Desafiando a doença

Desafiando a doença

Pat Deegan, uma pessoa que experimenta esquizofrenia e que também tem um Ph.D. em psicologia, é uma inspiração para mim. Quando comecei minha jornada para a recuperação há vários anos, sua ideia dos estágios de recuperação realmente me tocou. Ela comparou as pétalas de uma flor e como, nos estágios iniciais, as pétalas estão em toda parte e separadas da flor como parte da identidade de uma pessoa, e depois as pétalas são colocadas juntas novamente e a flor parece uma flor novamente.

Um dos estágios de recuperação chamado “Aprendendo a desafiar o poder incapacitante da doença” realmente me falou. Eu fui diagnosticado com esquizofrenia em 1994, logo depois que me formei no ensino médio e fui para a faculdade. Até escrevi um livro na adolescência. No entanto, quando fui diagnosticada, tentei terminar minha vida tomando uma overdose de pílulas e também cortando meus pulsos. Fiquei impressionado com a doença e fui inundado com o poder de seu controle sobre minha mente e espírito.

Ele sempre foi um vencedor. Frequentei uma escola particular na sexta série até o último ano do ensino médio, e me saí muito bem. Ele sempre quis ajudar os outros e era bem conhecido pelas coisas que fazia pelos outros. Ele até tinha um contrato de livro quando tinha quinze anos com uma editora em Nashville, TN. Eu estava no meu caminho para fazer mais e mais grandes coisas.

No entanto, durante a adolescência, comecei a me sentir deprimido. Eu estava cheio de tristeza, vergonha e raiva. Eu me odiava. Minha mãe e meu pai me levaram para um hospital em Kansas City e experimentei uma cura emocional durante minhas duas estadias lá. Meu psiquiatra Dr. Howard Houghton seria meu médico por muitos anos e sua compaixão e carinho por mim, começando na adolescência, me ajudaram a ver minha doença esquizofrênica como algo que devo aprender a administrar e não como algo que me definiu. como pessoa

Durante meus vinte e trinta e poucos anos, experimentei muitos altos e baixos. A certa altura, as vozes me disseram para jogar meu remédio no vaso sanitário. Eu não contei para minha mãe. Então comecei a ligar para meu pastor e deixar recados, além de outros escritórios e meu escritório de locação no apartamento onde ele morava. Tornei-me muito psicótico e paranóico e até dirigi para uma cidade próxima no meio de uma noite de inverno. Eu tinha que escapar, todo mundo, pensei, estava tentando me matar. Eu tive que sair do meu apartamento.

Minha irmã Laura, sete anos mais nova e minha única irmã.
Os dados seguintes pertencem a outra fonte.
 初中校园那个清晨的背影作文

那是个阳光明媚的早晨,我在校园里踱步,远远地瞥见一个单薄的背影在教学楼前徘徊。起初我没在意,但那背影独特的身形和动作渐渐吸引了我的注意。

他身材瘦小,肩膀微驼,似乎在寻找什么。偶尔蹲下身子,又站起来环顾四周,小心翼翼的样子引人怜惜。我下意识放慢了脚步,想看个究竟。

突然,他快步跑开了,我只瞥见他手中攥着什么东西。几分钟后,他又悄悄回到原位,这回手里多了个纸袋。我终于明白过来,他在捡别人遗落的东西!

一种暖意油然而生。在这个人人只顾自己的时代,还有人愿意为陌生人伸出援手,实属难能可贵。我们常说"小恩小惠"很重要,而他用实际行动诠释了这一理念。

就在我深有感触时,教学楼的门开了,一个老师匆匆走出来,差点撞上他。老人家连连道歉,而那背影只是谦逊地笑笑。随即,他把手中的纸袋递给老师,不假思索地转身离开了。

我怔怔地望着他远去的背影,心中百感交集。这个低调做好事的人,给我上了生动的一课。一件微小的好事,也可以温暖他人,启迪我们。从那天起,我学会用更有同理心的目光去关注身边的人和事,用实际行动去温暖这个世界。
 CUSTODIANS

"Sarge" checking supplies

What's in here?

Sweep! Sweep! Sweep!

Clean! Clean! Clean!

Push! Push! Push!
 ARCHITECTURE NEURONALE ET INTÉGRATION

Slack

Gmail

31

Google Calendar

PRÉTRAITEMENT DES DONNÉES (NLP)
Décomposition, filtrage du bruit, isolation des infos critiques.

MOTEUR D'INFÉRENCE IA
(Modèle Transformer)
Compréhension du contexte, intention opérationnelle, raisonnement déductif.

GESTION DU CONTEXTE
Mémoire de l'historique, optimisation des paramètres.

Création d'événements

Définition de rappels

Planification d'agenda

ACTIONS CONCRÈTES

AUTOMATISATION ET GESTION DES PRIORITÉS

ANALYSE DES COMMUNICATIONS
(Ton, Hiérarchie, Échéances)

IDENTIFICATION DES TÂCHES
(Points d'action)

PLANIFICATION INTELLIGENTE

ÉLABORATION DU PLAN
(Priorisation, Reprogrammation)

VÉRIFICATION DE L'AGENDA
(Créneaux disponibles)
Eu estava trabalhando em Wichita, Kansas na época. Ele dirigiu até Topeka e sentou-se em frente à porta do banheiro fechada. Ela disse que não queria chamar a polícia. Ela me pediu amorosamente para ir com ela a um hospital agradável em Kansas City para que ela pudesse obter ajuda. Dessa vez foi diferente da minha mãe me dizendo que eu precisava ir ao hospital. Dessa vez, Laura estava me implorando. Eu a ouvi e decidi sair.

Recebi uma injeção bimensal no departamento de psiquiatria do Hospital da Universidade do Kansas, que tomei fielmente desde fevereiro de 2007. Não esqueci uma única injeção. Meu psiquiatra agora é o Dr. Larry Carver e se lembra de me ver quando cheguei ao chão naquele dia frio de fevereiro. Ele é meu médico há treze anos e é meu médico que me dá esperança e ilumina uma mente que muitas vezes é devastada pela paranóia, ansiedade e medo.

Também vejo um assistente social, Ken Hagen, em Topeka, onde moro. Compartilhar com ele me lembra de confessar a um padre, mesmo que eu não seja católico. Ele escuta e nunca me julga. Com sua compaixão juntamente com o cuidado e a preocupação do Dr. Carver e o amor de minha família e amigos na igreja que frequento, aprendi a “desafiar o poder incapacitante da doença”. De maneira alguma cheguei ou me curei completamente, mas todos os dias eu abraço um pouco mais do futuro e aceito cada vez mais o passado. As lembranças ainda doem quando sofri psicose, mas com medicação, aconselhamento e compartilhamento estou vendo a luz novamente. No auge do inverno, o sol brilha mais uma vez. E por isso estou muito agradecido.